My speech does not seem so altogether rea.s.suring as I had expected.

"I am very suspicious," he says, half apologetically, "but you have seen so little of the world, you have led such a nun's life! how can you answer for it that hereafter out in the world you may not meet some one more to your liking? You are a dear little, kindly, tender-hearted sort, and you do not tell me so, but you do not like me _much_, Nancy! Indeed, dear, I could far better do without you now, than see you by-and-by wishing me away and yet be unable to rid you of me."

"People can help falling in love," say I, with matter-of-fact common-sense. "If I belonged to you, of course I should never think of any one else in that way."

"Are you sure--?"

"I wish that you would not ask me any more questions," say I, interrupting him with a pout. "I am quite sure of every thing you can possibly think of."

"I will only ask _one_ more--are you quite sure that it is not for your brothers' and sisters' sakes--not your own--that you are doing this? Do you remember" (with a smile half playful, half sad) "what you told me about your views of marriage on that first day when I found you in the kitchen-garden?"

"I hope to Heaven that you did not think I was _hinting_," say I, growing crimson; "it certainly sounded very like it, but I really and truly was not. I was thinking of a _young_ man! I a.s.sure you" (speaking with great earnestness) "that I had as much idea of marrying you as of marrying _father_!"

Looking back with mature reflection at this speech, I think that it may be safely reckoned among my unlucky things.

"No," he says, wincing a little, a very little. "I know you had not; but--you have not answered my question."

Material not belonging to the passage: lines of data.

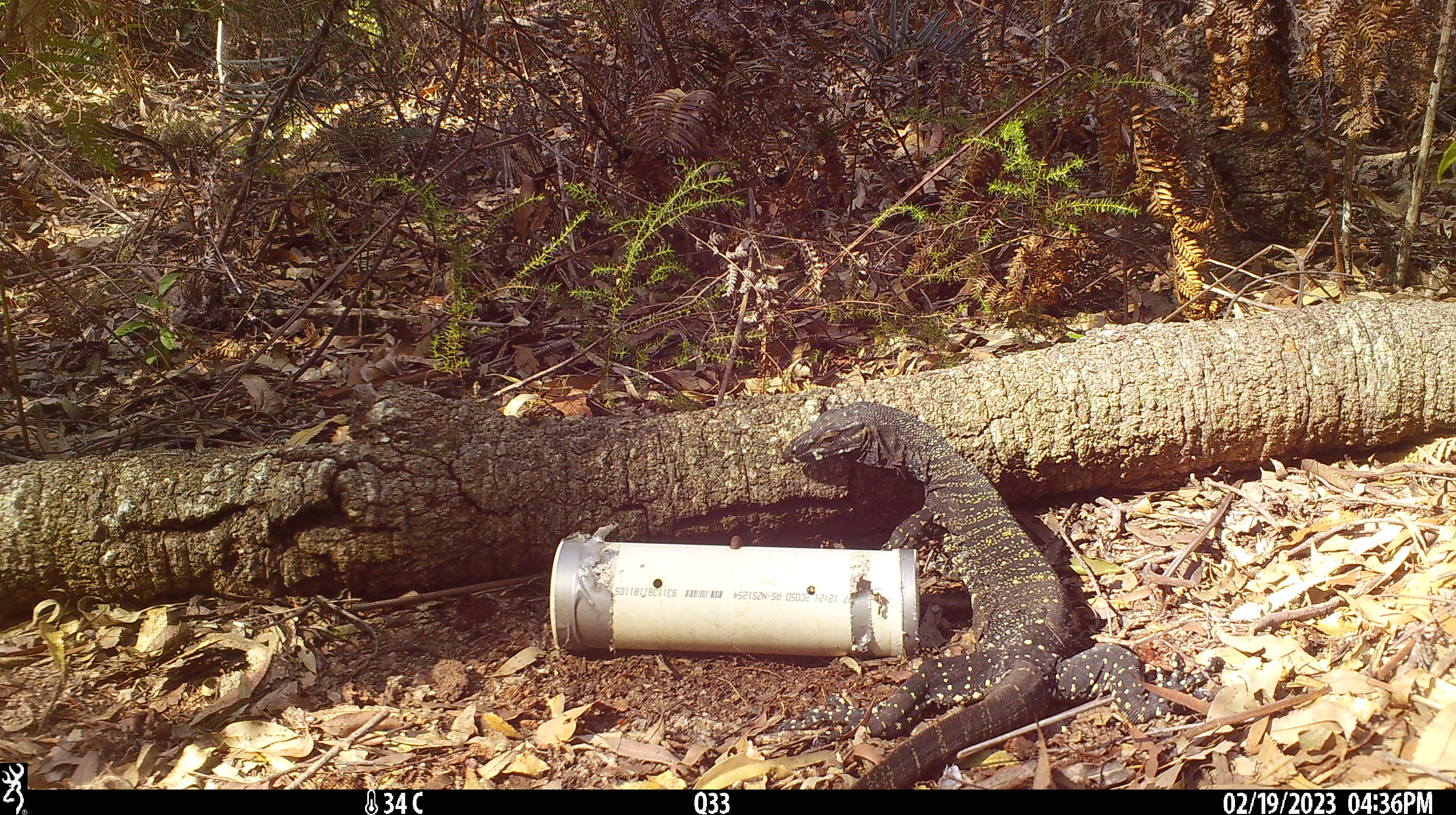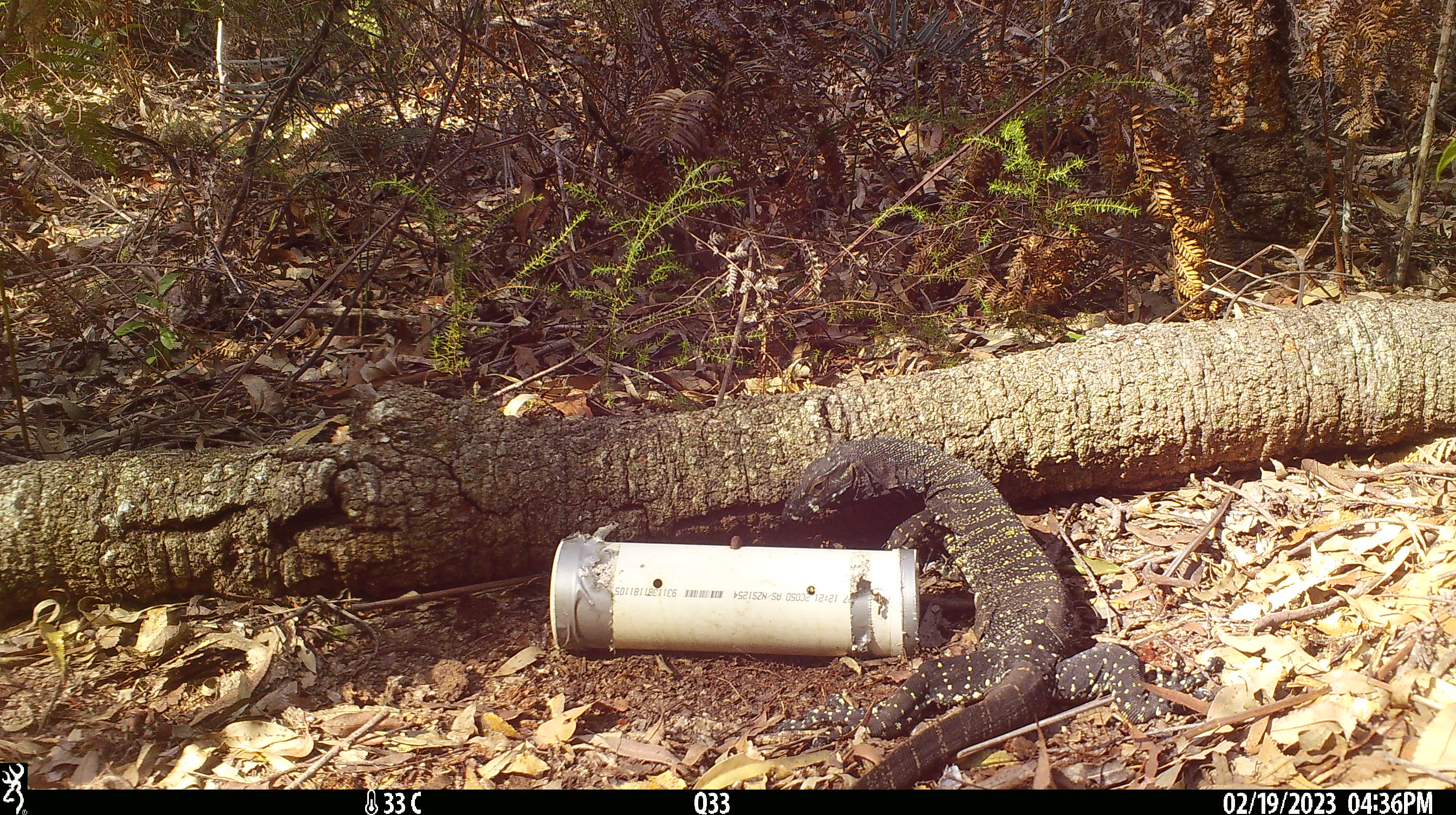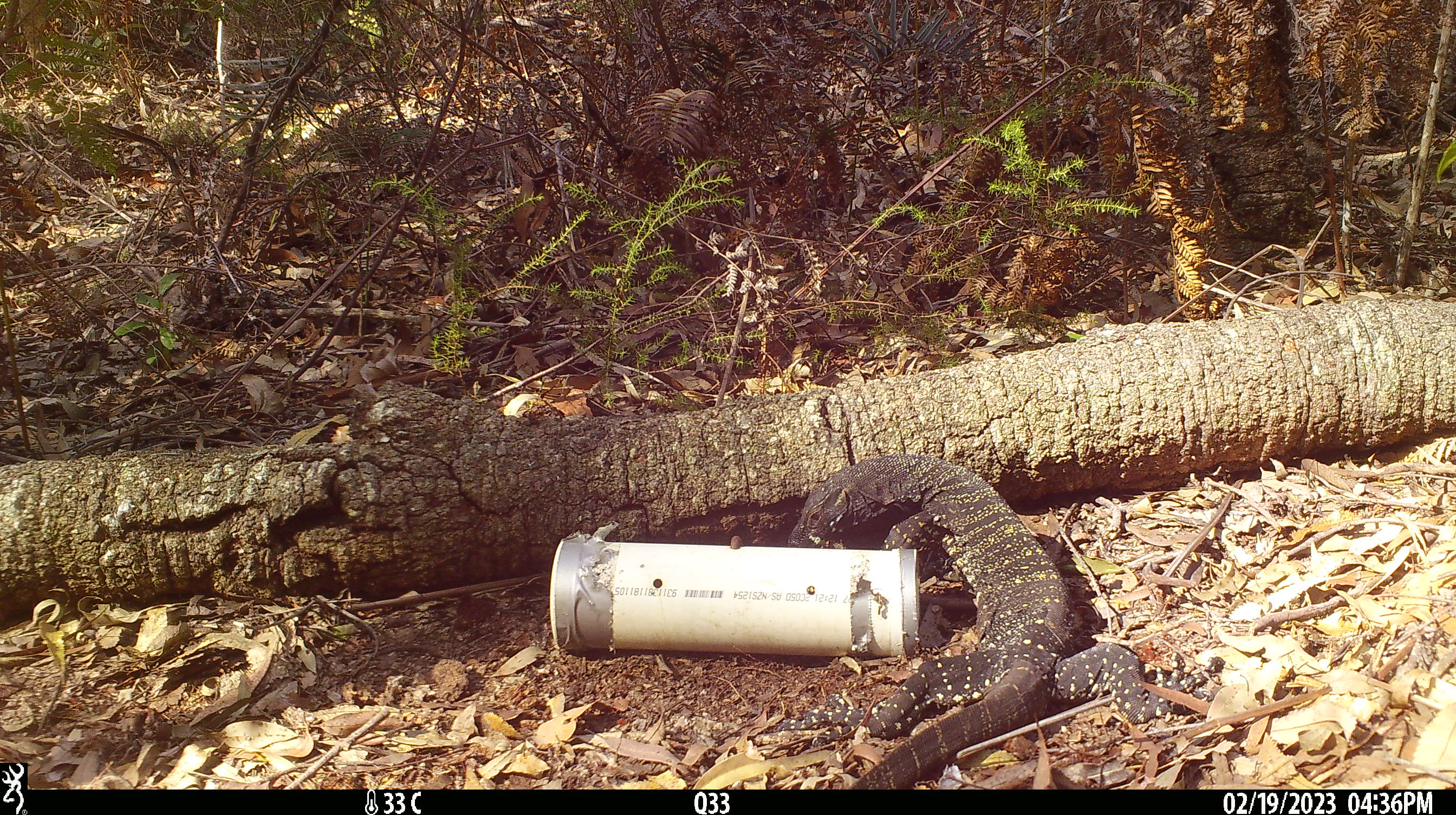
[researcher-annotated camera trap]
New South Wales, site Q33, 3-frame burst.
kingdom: Animalia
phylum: Chordata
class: Reptilia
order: Squamata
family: Varanidae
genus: Varanus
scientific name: Varanus varius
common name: lace monitor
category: goanna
Goanna (lace monitor) (Varanus varius).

For a moment I look down irresolute, then, through some fixed belief in him, I look up and tell him the plain, bare truth.

"I _did_ think that it would be a nice thing for the boys," I say, "and so it will, there is no doubt; you will be as good as a fa--, as a brother to them; but--I like you _myself_ besides, you may believe it or not as you please, but it is quite, _quite_, QUITE true."

As I speak, the tears steal into my eyes.

"And _I_ like _you_!" he answers very simply, and so saying, stoops, and with a sort of diffidence, kisses me.

"Well, how did it go off?" cries Bobby, curiously, when I next rejoin my compeers. "Did you laugh?"